* **Work to be completed**
Nothing but the exact text of the entries should appear in your answer; pictures stay out.
..............................
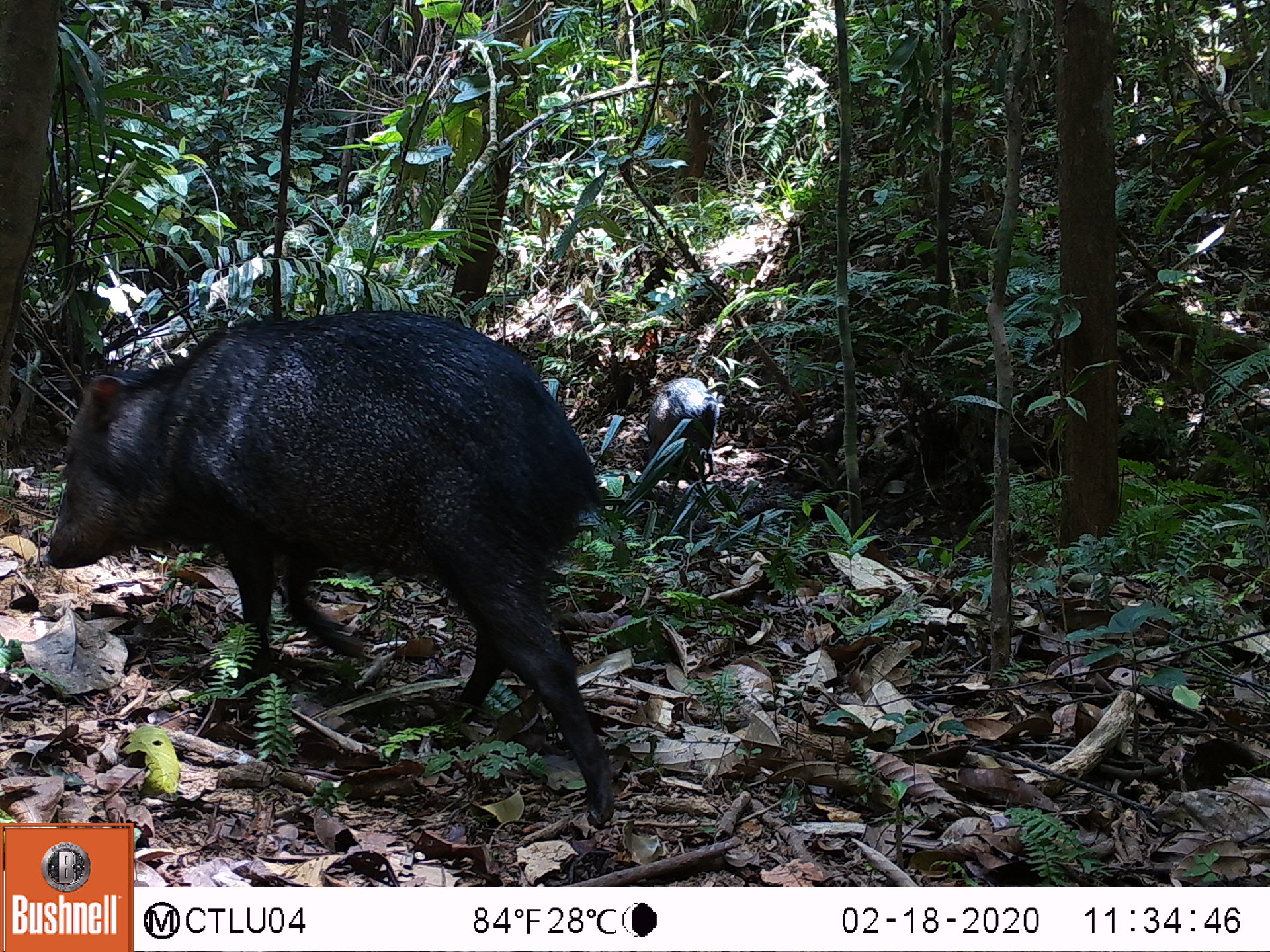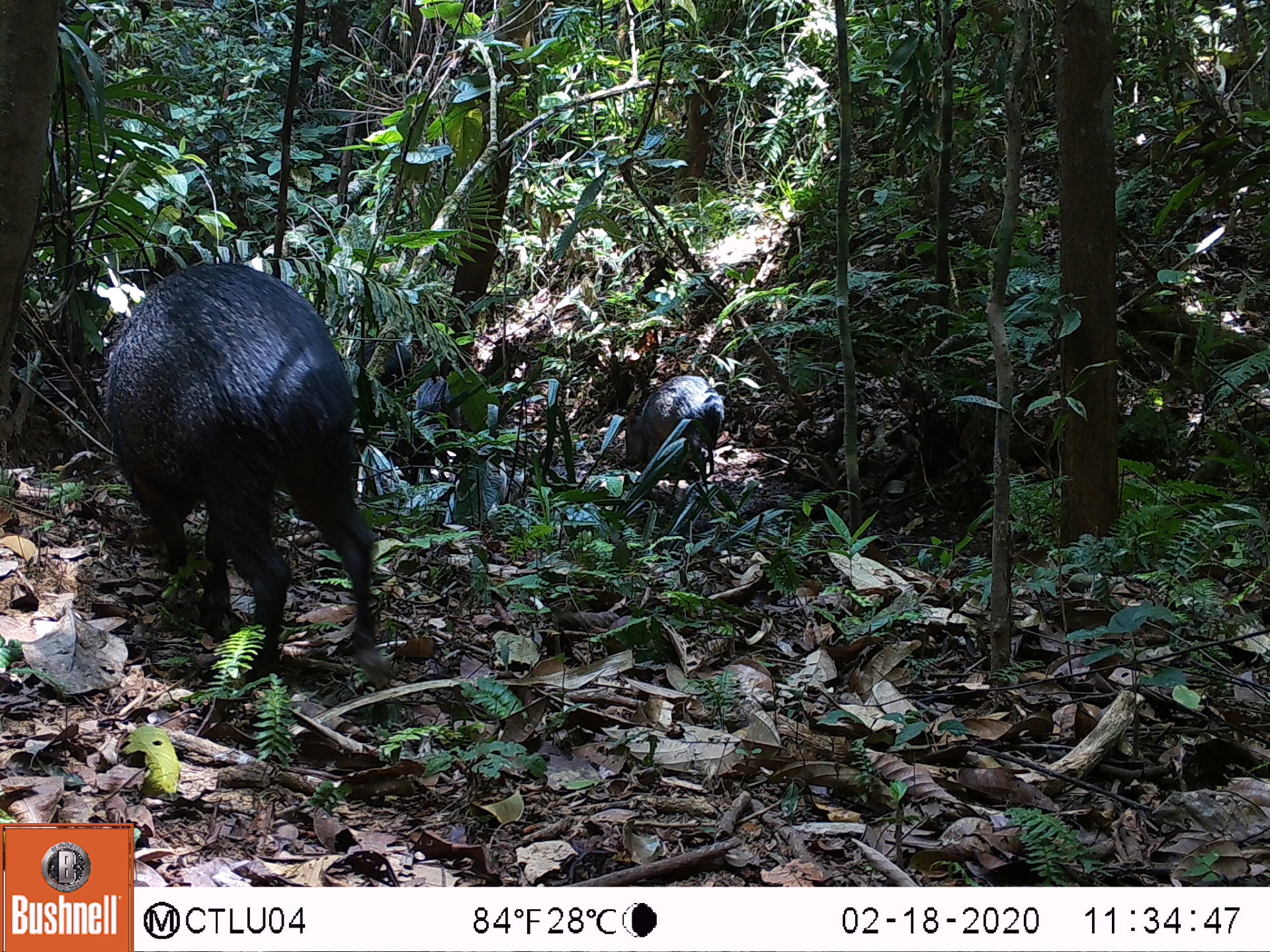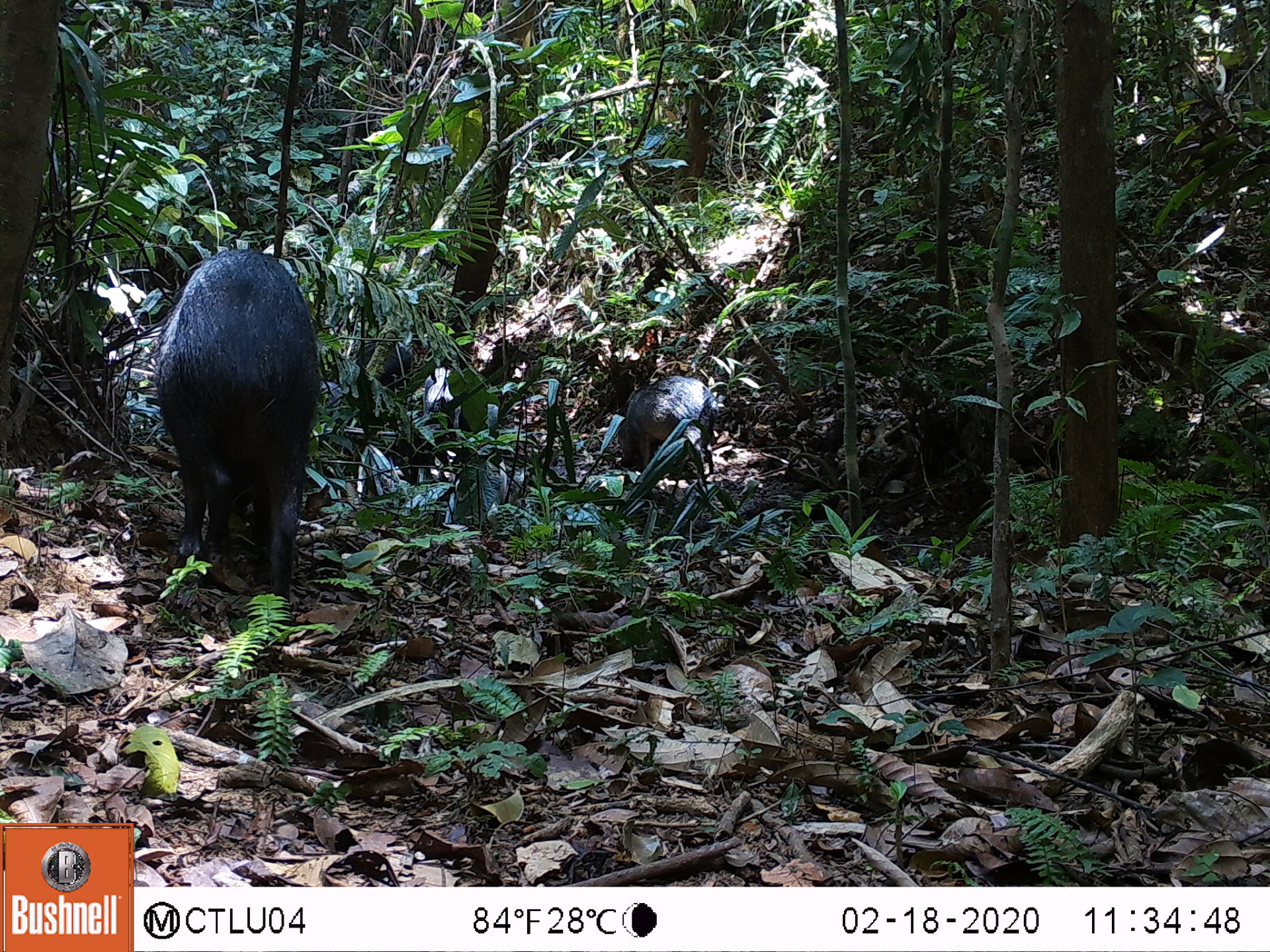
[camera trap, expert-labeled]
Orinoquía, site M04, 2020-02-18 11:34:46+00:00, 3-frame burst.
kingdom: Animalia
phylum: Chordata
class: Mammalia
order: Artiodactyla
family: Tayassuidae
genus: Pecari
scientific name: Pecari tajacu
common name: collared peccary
..............................
* **Exercise output**
[camera trap, expert-labeled]
Orinoquía, site M04, 2020-02-18 11:34:46+00:00, 3-frame burst.
kingdom: Animalia
phylum: Chordata
class: Mammalia
order: Artiodactyla
family: Tayassuidae
genus: Pecari
scientific name: Pecari tajacu
common name: collared peccary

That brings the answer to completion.